Una dichiarazione di ugual tenore è quella rilasciata da Sulaiman Balinya, con l’unica differenza della malattia contratta dall’uomo. Non l’HIV ma la gonorrea. I due uomini, tramite quattro studi legali, hanno presentato un’istanza presso l’Alta Corte di Kampala. Le accuse coinvolgono direttamente Marie Stopes International, dal momento che entrambi gli uomini sostengono che l’Organizzazione abbia portato in Uganda quei preservativi sena prima farli testare e analizzare dal National Drug Authority (NDA).

Kintu e Balinya hanno dichiarato che entrambi godevano di ottima salute fisica prima di usare quei condom. Joseph Kintu, inavvertitamente, ha trasmesso la malattia anche alla moglie. Adesso i due uomini chiedono un risarcimento danni, anche se sono sorti dei dubbi sul tempismo dichiarazione dell’uomo che avrebbe contratto l’HIV: la scoperta della sieropositività, di norma, avviene in un tempo più lungo.

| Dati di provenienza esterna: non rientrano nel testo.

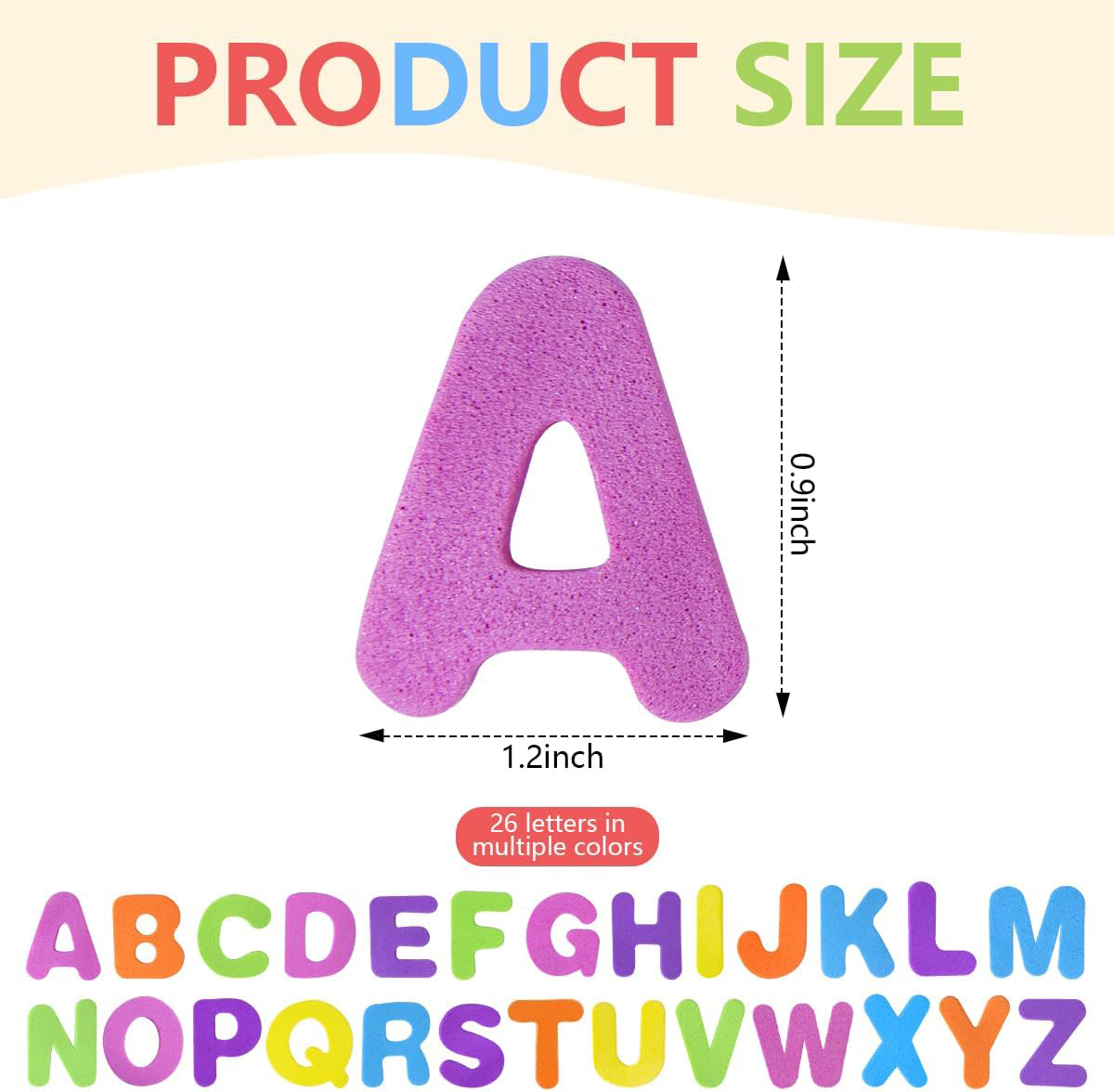 156-468pcs Foam Letter Sticker - đánh giá và giá Art Craft Letter A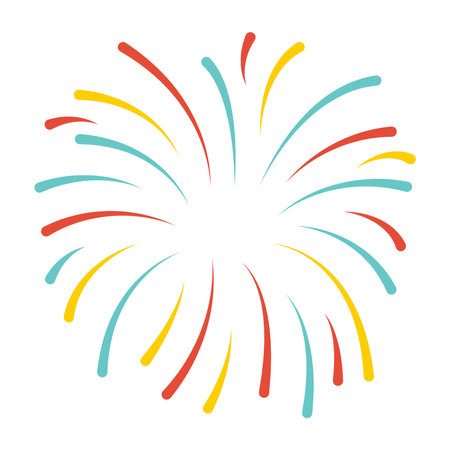 Bursting fireworks icon.のイラスト素材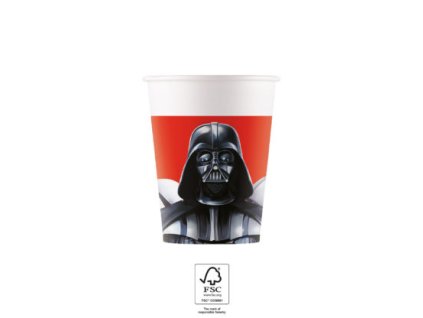 63600 papierove pohare star wars final battle 200 ml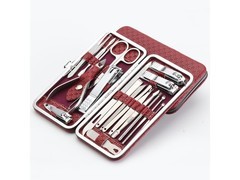 酒红色19件套指甲刀立减10元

Profilattici difettosi sotto accusa in Uganda, la dichiarazione di Marie Stopes International

Dal canto suo, Marie Stopes International ha rilasciato una dichiarazione su questa vicenda:

Possiamo confermare che a novembre 2019 abbiamo richiamato due lotti di preservativi della Life Guard su richiesta dell’Autorità nazionale antidroga dell’Uganda. I lotti che abbiamo richiamato contenevano in totale circa 335.000 confezioni di preservativi, e di queste ne abbiamo recuperato 288.000.

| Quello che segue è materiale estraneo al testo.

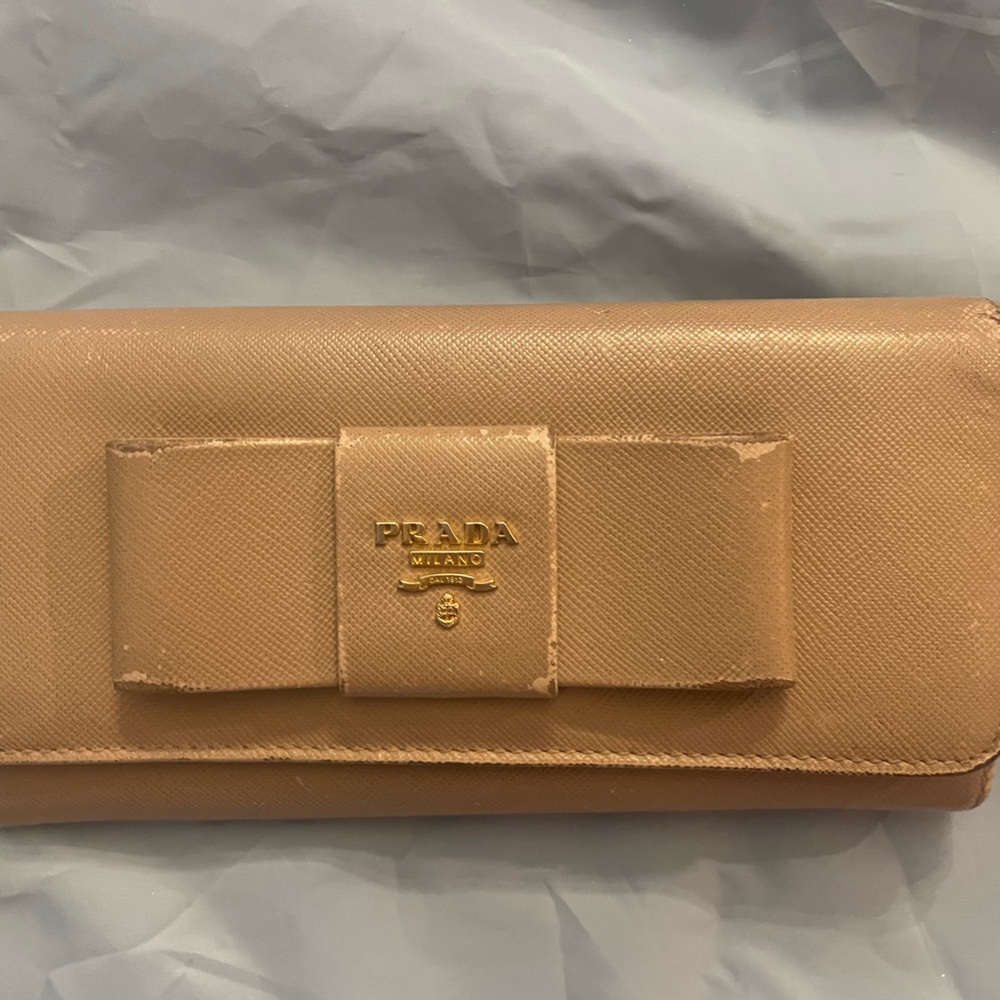 Prada long wallet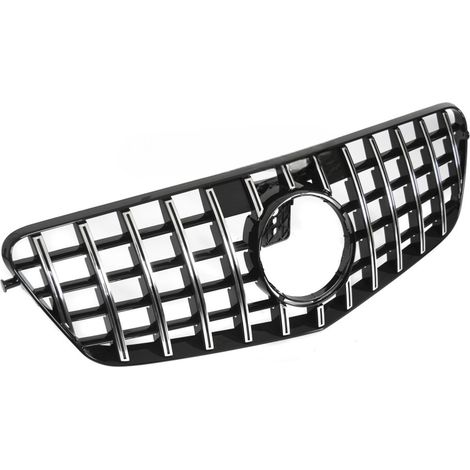 Grille calandre Mercedes classe E W212 de 2009 a 2013 Look GT Noir Chrome-42695351 (1/4)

Adottiamo ogni misura possibile per garantire che i prodotti siano di altissimo livello. Attualmente stiamo utilizzando un produttore approvato UNFPA e i prodotti sono testati presso un laboratorio di test approvato dall’OMS, prima della spedizione. Life Guard è uno dei marchi di preservativi più popolari dell’Uganda e possiamo rassicurare i nostri clienti che si trattava di un problema isolato che riguardava solo questi due lotti.

Abbiamo collaborato con la National Drug Authority per indagare su ciò che è accaduto con questi due lotti e stiamo implementando garanzie per garantire che i nostri prodotti continuino a soddisfare l’elevato standard di qualità che noi e i nostri clienti ci aspettiamo“.